時超えた優美な音色 花巻中で雅楽鑑賞会
花巻市若葉町の市立花巻中学校(柏葉廣喜校長)の1、2年生が27日、日本の古典音楽である雅楽に触れた。生徒たちは美しい音色を聴きながら、雅楽の演奏や舞に見入った。
県南地方の神職で構成する「優美な音色の会」による出前授業。笙(しょう)、篳篥(ひちりき)、龍笛(りゅうてき)、鞨鼓(かっこ)、太鼓、鉦鼓(しょうこ)の3管3鼓編成で、合奏の始めに音律を整える「音取(ねとり)」をはじめ、正月や結婚式などで耳にする機会の多い「越天楽(えてんらく)」、神社の大祭で奉納される「朝日舞」など計5曲が披露された。
演奏の合間には雅楽の成立や楽器についての解説、演奏終了後は楽器を実際に間近で見る機会も設けられた。
同日は1、2年生300人余りが鑑賞。1年葛巻実桜さん(13)は「現代の音楽とリズムが異なり、とてもゆったりとして落ち着く感じがした」と聴き入っていた。笙の演奏の仕方について教わった1年伊藤莉杏さん(13)は「押さえる穴の組み合わせから練習を始めたと聞いた。リコーダーと似ている感じがしたが、演奏するのはとても難しそう」と話していた。

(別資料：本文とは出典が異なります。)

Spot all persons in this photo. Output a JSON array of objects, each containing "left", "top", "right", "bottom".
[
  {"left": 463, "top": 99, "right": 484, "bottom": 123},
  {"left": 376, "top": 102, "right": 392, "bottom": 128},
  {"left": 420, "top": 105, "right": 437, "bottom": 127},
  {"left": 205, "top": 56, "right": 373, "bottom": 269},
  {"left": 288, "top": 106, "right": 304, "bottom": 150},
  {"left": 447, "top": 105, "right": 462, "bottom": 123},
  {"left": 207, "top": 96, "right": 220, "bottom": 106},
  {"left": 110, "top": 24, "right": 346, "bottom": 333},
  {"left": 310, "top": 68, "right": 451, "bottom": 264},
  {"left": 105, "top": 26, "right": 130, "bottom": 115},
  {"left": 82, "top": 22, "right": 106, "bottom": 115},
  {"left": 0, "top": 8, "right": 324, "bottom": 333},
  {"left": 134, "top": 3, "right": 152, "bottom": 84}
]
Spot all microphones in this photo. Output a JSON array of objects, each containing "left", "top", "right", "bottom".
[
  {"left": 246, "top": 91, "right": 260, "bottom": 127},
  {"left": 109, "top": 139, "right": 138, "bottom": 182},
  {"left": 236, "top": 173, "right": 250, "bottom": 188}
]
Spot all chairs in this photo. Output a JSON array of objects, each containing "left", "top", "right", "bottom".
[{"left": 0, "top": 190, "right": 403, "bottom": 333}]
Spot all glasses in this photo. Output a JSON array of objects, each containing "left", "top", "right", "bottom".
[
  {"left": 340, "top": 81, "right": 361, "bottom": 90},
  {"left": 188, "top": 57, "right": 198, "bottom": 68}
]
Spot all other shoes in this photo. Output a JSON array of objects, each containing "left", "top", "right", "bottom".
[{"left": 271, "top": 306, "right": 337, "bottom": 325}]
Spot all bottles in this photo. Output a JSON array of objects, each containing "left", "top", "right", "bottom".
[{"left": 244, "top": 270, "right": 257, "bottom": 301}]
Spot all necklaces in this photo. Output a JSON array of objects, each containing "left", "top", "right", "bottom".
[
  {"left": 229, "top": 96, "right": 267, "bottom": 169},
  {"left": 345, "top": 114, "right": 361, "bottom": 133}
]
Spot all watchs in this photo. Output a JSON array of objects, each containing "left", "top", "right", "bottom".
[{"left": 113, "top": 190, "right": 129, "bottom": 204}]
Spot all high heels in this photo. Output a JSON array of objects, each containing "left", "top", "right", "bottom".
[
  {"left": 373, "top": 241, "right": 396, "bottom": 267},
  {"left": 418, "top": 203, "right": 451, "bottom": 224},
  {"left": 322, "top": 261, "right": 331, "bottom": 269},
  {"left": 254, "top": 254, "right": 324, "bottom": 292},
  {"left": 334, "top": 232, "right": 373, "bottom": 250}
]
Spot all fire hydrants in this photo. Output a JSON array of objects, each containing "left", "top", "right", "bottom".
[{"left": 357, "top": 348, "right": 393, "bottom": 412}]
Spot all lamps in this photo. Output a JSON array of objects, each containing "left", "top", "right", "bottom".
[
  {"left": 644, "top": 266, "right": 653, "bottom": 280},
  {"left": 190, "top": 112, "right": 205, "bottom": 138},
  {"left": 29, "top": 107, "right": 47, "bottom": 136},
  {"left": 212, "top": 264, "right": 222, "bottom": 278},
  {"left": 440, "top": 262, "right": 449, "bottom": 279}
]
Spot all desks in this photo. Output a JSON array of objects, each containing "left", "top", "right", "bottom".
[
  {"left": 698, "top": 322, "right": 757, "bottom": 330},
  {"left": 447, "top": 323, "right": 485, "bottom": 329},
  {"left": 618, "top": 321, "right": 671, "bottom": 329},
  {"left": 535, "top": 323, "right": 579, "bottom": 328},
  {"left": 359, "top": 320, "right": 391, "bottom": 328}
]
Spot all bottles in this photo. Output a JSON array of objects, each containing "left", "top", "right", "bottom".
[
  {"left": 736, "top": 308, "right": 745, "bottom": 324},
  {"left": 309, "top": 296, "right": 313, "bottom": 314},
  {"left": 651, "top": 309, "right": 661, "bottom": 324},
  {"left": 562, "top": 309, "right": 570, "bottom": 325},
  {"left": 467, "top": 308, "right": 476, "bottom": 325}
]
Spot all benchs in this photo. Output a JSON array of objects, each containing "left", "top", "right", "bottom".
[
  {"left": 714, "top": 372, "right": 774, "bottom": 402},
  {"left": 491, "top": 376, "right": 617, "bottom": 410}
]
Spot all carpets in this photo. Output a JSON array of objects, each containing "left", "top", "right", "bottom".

雅楽の鑑賞会は、同校音学担当の菅原広人教諭が同市上根子の熊野神社の例大祭前夜祭で優美な音色の会の演奏を鑑賞したのがきっかけ。生徒たちに生の演奏に触れてほしいと、同神社宮司で同校PTAの平賀裕貴会長が縁で実現した。平賀会長は「時空を超えて1000年前の日本人の感覚を音として聴いてほしい」と話していた。